Prime Minister Vladimir Putin recently called for measures to increase Russian life expectancy to 75 by the year 2020. But demographer Beloborodov questions whether the problem can be solved in a mere 12 years. “I think the approach to the problem – lowering the death rate but ignoring the birth rate – is wrong,” he said. “It won’t solve anything. It would only guarantee an older population. In other words, the rate of aging would accelerate, but the burden on the working-age population would increase. Even now, our pension system is in a state of crisis.”
The demographer says more working-age Russians are needed not only to support retirees, but also to develop the economy and maintain a viable army.
Some analysts also fear the Chinese could fill a vacuum created by a particularly acute loss of people in Russia’s Far East.
Vladimir Myasnikov, one of Russia’s foremost China experts, disagrees. He says not many people are needed to hold the area. “East of the Urals, normal human living conditions exist only along a very thin strip running along the Chinese border. There is permafrost North of some local mountain ranges, where temperatures reach as low as 50 below zero centigrade. There are similar regions in Canada, which are virtually empty.”

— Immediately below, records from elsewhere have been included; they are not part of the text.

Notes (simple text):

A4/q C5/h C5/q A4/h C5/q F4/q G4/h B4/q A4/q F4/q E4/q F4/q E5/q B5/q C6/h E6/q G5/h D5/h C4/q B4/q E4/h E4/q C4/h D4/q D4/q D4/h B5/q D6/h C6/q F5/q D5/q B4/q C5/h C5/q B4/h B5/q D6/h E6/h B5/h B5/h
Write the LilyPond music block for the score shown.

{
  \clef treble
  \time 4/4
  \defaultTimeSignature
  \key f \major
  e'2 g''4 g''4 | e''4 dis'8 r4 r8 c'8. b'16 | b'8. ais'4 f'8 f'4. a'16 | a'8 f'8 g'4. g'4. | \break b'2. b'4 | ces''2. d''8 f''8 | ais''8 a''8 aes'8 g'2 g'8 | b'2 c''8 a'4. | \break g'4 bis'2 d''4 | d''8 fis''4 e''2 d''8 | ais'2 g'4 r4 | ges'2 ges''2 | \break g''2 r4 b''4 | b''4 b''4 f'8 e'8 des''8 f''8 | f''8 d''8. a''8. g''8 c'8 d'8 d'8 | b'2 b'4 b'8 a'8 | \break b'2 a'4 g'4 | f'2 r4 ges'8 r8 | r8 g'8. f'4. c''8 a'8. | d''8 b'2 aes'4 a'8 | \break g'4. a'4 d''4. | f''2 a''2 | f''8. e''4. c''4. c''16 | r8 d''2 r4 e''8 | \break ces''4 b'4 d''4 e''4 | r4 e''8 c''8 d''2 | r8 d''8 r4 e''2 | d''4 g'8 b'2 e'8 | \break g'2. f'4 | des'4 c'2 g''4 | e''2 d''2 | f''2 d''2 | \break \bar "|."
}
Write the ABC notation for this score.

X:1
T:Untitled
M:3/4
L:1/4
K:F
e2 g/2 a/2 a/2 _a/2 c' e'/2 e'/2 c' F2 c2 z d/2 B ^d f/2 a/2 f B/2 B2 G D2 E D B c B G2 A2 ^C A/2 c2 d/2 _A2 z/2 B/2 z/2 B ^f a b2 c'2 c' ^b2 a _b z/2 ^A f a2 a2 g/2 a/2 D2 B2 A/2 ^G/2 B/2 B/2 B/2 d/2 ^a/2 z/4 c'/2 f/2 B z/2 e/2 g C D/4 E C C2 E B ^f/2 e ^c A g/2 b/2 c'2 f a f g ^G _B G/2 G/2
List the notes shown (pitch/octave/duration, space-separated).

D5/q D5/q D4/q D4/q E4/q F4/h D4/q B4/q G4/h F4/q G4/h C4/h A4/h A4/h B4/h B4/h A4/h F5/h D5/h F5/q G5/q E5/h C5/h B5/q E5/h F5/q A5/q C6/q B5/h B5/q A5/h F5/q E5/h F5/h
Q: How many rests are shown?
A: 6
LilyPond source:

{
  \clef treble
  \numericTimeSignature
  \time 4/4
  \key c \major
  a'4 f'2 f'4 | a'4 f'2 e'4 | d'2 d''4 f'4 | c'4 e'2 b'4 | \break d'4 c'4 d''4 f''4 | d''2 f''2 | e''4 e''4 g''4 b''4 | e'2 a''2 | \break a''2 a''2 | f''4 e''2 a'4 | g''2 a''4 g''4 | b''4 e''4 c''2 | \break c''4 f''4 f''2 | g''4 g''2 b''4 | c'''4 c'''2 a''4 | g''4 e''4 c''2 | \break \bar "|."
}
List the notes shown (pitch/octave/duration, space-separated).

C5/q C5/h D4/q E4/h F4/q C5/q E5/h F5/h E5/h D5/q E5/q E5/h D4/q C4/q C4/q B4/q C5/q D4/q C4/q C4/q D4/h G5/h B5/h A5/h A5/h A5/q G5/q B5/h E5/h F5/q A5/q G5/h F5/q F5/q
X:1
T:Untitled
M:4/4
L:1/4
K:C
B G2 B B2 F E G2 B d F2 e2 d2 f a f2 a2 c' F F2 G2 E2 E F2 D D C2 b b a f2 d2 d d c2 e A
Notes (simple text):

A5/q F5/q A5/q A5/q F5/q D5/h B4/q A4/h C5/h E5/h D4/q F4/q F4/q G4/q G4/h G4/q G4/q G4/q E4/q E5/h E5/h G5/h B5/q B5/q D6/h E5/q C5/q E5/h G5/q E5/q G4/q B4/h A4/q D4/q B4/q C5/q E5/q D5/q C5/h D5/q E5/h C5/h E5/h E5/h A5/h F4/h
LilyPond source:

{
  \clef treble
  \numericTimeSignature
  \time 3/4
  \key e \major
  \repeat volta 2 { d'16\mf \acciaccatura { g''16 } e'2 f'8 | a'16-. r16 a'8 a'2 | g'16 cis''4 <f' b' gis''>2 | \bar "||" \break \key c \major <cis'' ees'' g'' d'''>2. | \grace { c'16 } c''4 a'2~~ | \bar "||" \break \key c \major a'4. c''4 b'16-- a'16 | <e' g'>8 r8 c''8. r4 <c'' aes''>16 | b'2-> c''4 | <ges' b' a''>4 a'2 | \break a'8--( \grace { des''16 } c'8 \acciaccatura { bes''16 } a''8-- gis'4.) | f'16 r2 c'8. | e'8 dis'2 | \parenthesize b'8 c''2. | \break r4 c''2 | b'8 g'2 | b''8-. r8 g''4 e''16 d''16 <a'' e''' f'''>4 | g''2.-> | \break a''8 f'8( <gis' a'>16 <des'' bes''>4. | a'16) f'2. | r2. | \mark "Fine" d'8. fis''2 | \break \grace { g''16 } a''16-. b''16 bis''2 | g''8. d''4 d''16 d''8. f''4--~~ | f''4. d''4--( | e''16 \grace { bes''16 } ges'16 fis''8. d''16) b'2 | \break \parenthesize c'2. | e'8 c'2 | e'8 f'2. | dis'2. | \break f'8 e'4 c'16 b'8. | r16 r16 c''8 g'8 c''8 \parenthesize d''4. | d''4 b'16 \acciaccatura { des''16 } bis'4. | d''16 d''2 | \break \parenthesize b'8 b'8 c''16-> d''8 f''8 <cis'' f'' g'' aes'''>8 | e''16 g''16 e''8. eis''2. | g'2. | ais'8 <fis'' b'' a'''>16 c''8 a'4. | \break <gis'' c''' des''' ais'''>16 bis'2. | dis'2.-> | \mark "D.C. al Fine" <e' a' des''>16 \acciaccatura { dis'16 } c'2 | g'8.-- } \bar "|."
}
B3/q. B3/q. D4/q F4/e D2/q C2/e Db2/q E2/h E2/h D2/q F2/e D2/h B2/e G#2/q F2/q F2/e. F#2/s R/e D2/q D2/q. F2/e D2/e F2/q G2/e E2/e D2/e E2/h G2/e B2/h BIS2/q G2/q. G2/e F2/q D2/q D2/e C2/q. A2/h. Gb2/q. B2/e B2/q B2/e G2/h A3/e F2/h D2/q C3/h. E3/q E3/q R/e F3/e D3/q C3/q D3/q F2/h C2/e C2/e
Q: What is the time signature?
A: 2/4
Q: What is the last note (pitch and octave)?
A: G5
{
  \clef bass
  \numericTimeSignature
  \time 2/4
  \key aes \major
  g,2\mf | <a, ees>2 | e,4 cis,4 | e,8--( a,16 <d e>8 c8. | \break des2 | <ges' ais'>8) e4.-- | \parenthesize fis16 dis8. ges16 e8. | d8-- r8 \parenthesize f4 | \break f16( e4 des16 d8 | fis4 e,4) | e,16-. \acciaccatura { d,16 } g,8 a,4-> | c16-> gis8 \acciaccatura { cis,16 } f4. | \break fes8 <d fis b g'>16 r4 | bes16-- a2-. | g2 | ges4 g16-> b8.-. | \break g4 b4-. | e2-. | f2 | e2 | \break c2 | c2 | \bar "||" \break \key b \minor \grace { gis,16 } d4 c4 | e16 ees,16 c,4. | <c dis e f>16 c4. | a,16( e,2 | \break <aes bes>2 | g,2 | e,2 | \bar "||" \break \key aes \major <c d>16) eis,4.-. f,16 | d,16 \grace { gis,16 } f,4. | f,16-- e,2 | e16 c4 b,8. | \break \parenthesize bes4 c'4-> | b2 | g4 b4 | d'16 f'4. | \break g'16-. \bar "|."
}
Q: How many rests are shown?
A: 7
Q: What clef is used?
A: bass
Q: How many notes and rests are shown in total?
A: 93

Russia has as many as 12 million immigrants, most of them illegal, to make up for Russia’s ever-growing labor shortage. Some immigrants have been attacked and even killed by xenophobic Russians who resent the newcomers as intruders. Despite an slight increase in number of births last year, the United Nations predicts the country’s population will continue to plummet from the current 141 million to less than 100 million by mid-century.